Al oír un mugido procedente de ese edificio, Maigret avanzó, rodeó los macizos de flores y se encontró ante una puerta abierta de par en par.
Era un establo, pero estaba tan limpio como una casa. Por doquier el ladrillo rojo, que confería a la atmósfera una luminosidad cálida, casi suntuosa. Tenía canalizaciones para la salida de aguas, un sistema de distribución mecánica del pienso en los comederos y, detrás de cada compartimento, una polea de cuya utilidad no se enteró Maigret hasta más tarde: servía para mantener levantada la cola de las vacas mientras se las ordeñaba, a fin de que la leche no se ensuciara.
La penumbra reinaba en el interior.

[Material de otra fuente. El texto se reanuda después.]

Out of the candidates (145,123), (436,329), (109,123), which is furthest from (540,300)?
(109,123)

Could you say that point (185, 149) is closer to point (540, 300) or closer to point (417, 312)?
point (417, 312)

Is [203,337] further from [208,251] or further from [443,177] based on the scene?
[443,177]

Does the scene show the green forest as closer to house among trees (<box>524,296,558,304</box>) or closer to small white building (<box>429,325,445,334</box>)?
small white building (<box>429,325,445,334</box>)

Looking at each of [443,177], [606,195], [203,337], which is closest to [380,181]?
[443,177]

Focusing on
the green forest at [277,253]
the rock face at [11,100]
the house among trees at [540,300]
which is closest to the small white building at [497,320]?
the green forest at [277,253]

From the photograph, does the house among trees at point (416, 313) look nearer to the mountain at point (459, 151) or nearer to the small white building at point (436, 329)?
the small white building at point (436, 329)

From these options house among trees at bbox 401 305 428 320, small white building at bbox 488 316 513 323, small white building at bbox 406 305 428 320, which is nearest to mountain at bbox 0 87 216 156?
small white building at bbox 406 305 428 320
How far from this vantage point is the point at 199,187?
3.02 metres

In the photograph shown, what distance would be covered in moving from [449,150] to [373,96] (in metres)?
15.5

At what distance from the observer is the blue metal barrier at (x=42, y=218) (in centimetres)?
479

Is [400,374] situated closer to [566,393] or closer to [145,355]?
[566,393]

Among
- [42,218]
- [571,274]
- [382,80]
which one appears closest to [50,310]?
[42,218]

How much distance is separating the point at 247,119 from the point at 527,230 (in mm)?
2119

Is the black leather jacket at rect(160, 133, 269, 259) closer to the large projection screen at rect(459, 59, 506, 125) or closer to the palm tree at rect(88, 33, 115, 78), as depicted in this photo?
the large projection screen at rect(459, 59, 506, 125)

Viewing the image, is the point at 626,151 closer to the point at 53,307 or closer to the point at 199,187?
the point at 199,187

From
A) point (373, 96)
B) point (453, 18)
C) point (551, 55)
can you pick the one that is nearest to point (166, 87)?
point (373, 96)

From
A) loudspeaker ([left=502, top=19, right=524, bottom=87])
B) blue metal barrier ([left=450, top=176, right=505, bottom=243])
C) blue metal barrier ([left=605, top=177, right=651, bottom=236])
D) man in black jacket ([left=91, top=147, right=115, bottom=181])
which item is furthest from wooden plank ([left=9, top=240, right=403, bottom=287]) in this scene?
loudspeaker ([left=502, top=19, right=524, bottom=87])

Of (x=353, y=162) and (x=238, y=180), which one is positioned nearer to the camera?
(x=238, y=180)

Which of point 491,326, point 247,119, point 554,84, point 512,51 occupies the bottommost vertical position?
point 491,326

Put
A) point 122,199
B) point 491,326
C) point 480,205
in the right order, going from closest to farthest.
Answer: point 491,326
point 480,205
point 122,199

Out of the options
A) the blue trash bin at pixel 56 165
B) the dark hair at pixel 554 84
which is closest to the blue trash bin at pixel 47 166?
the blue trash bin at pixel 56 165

Las bestias estaban fuera, a excepción de una, echada de lado en el primer compartimento.
Una joven se acercó al visitante hablándole en holandés.
—¿La señorita Liewens? —le preguntó Maigret.
—Sí. ¿Es usted francés?
Miraba a la vaca mientras hablaba. Mostraba una sonrisa un tanto irónica que Maigret tardó un poco en comprender.
También aquí las ideas preconcebidas resultaron falsas.
Beetje Liewens llevaba unas botas negras de caucho que le daban aspecto de amazona, y un traje de seda verde, cubierto casi completamente por una bata de enfermera. Una cara sonrosada, demasiado sonrosada quizás. Una sonrisa sana y alegre, pero carente de sutileza. Ojos grandes, de un azul como de porcelana. Pelirroja.
A la joven le costó empezar a hablar en francés y pronunciaba las palabras con fuerte acento holandés. Pero no tardó en familiarizarse de nuevo con el idioma.
—¿Quiere hablar con mi padre?
—No, con usted.
Ella estuvo a punto de soltar una carcajada.
—Discúlpeme. Mi padre ha ido a Groninga y no volverá hasta la noche. Los dos criados están en el canal descargando carbón. La sirvienta se ha ido a comprar. Y en este momento preciso la vaca está a punto de parir. No nos lo esperábamos. Estoy completamente sola.
Estaba apoyada en un tomo de mano que había preparado por si tenía que ayudar al animal. Sonreía mostrando todos sus dientes.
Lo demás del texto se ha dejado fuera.